═════ Document text ═════

Despite Financial Optimism, Common Monetary Goals Feel Out of Reach for Millennials and Gen Zers

Despite Financial Optimism, Common Monetary Goals Feel Out of Reach for Millennials and Gen Zers
Topics BudgetingSaving

It’s no secret Millennial and Gen Z consumers have faced their fair share of adversity from financial crises as they matured from adolescence into adulthood.

And while every generation faces financial setbacks, these adverse events have had a profound impact on these younger Americans, affecting their habits and leaving some common goals feeling out of reach, according to a new study from WSFS Bank of 2,005 Americans between ages 18-40.

Of those polled, 65% describe their overall financial situation as either “good” or “excellent,” while 53% of African American respondents agreed.

African American respondents were more likely to see their financial goals as achievable in the future, with 75% saying they were optimistic they’ll achieve their goals compared to 58% of total respondents.

Despite this positive outlook, 43% said they frequently have trouble paying everyday living expenses, with 19% saying it happens to them “constantly.”

Financial Literacy Gaps

When it comes to financial literacy, 61% of respondents agreed that most of what they’ve learned about finance was through osmosis, with 75% of men agreeing compared to 49% of women.

However, on where they learned financial lessons, parents topped the list of sources at 36%, with African American respondents (52%) more likely to agree they learned from their parents. But only 23% of total respondents said they learned financial skills in school, making it clear a financial literacy gap exists.

The lack of financial education has left many of these younger consumers struggling with money management, including 87% who said they’re not good at putting money into savings. As a result, many common monetary goals such as saving for retirement (38%) and buying a home (37%) feel out of reach for these generations.

It’s never too late for any generation to prioritize money management to build financial stability, however, and there is an abundance of educational content online to help bridge these gaps and build your financial confidence – from articles and books to interactive tools.

Living Through Major Financial Events

Compounding the feeling of being on their own to figure it out when it comes to financial matters, Millennials and Gen Z have lived through multiple recessions and other major financial events during late adolescence and early adulthood, and these events have helped shape their behavior and attitudes toward money.

Forty percent of respondents stated the 2015 mini-recession had a huge impact on their financial behavior, while 38% cited the Occupy Wall Street movement and 31% mentioned the current COVID-19 crisis.

These events have left respondents anxious when it comes to experiencing setbacks, with 48% worried about losing a job/taking a pay cut, 44% worried about filing for bankruptcy and 40% worried about making bad financial decisions.

═════ Data for review ═════

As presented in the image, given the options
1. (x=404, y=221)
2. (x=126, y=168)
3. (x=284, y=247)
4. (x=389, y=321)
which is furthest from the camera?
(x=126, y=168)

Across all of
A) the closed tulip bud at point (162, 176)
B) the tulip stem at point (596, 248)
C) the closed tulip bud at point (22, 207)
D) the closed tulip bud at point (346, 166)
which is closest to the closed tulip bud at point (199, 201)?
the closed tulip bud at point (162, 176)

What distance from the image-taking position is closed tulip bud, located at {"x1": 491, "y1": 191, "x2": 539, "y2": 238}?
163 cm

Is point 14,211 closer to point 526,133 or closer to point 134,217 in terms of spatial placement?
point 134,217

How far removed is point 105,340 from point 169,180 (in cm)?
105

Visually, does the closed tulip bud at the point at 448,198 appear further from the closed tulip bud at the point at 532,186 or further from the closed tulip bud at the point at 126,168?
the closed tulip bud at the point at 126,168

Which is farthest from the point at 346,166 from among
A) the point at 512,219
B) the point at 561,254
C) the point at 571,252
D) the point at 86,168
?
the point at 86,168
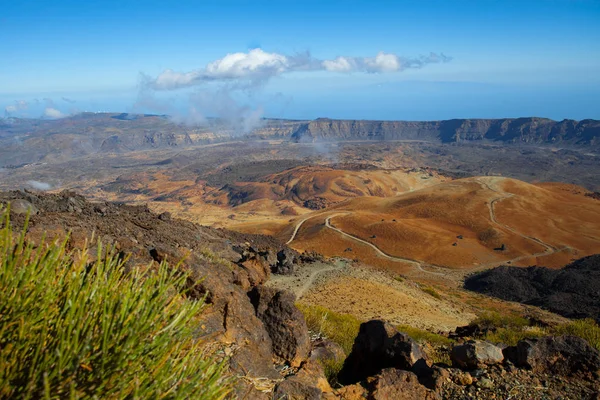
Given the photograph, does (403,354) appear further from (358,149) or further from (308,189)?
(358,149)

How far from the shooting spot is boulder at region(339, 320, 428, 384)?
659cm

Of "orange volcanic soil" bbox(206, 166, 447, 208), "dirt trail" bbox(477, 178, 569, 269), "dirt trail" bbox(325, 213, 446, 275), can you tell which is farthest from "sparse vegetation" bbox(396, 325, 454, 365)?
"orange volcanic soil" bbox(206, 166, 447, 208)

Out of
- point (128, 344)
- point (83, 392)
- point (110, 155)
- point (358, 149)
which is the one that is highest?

═════
═════ Data for review ═════

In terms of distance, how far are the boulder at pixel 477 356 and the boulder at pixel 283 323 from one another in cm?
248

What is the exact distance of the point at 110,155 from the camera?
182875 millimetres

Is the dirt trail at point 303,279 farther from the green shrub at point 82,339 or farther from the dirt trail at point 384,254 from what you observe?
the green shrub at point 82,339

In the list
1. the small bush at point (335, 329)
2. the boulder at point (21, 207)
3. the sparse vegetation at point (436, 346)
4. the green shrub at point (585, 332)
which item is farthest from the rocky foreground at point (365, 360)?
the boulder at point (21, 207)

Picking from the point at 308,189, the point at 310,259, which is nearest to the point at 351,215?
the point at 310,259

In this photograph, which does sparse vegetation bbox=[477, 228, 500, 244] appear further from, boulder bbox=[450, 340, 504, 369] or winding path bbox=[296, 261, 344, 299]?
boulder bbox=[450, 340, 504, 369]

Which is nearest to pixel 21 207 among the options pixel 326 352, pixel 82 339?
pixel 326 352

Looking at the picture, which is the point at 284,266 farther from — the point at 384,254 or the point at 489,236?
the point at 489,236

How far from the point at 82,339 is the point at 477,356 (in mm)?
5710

═════

Exercise: Copy the passage of the article on Millennial and Gen Z finances starting at "It’s no secret" and ending at "Americans between ages 18-40.", and switch "adversity" to "hardship". The material has no connection to the article on Millennial and Gen Z finances.

Output:
It’s no secret Millennial and Gen Z consumers have faced their fair share of hardship from financial crises as they matured from adolescence into adulthood.

And while every generation faces financial setbacks, these adverse events have had a profound impact on these younger Americans, affecting their habits and leaving some common goals feeling out of reach, according to a new study from WSFS Bank of 2,005 Americans between ages 18-40.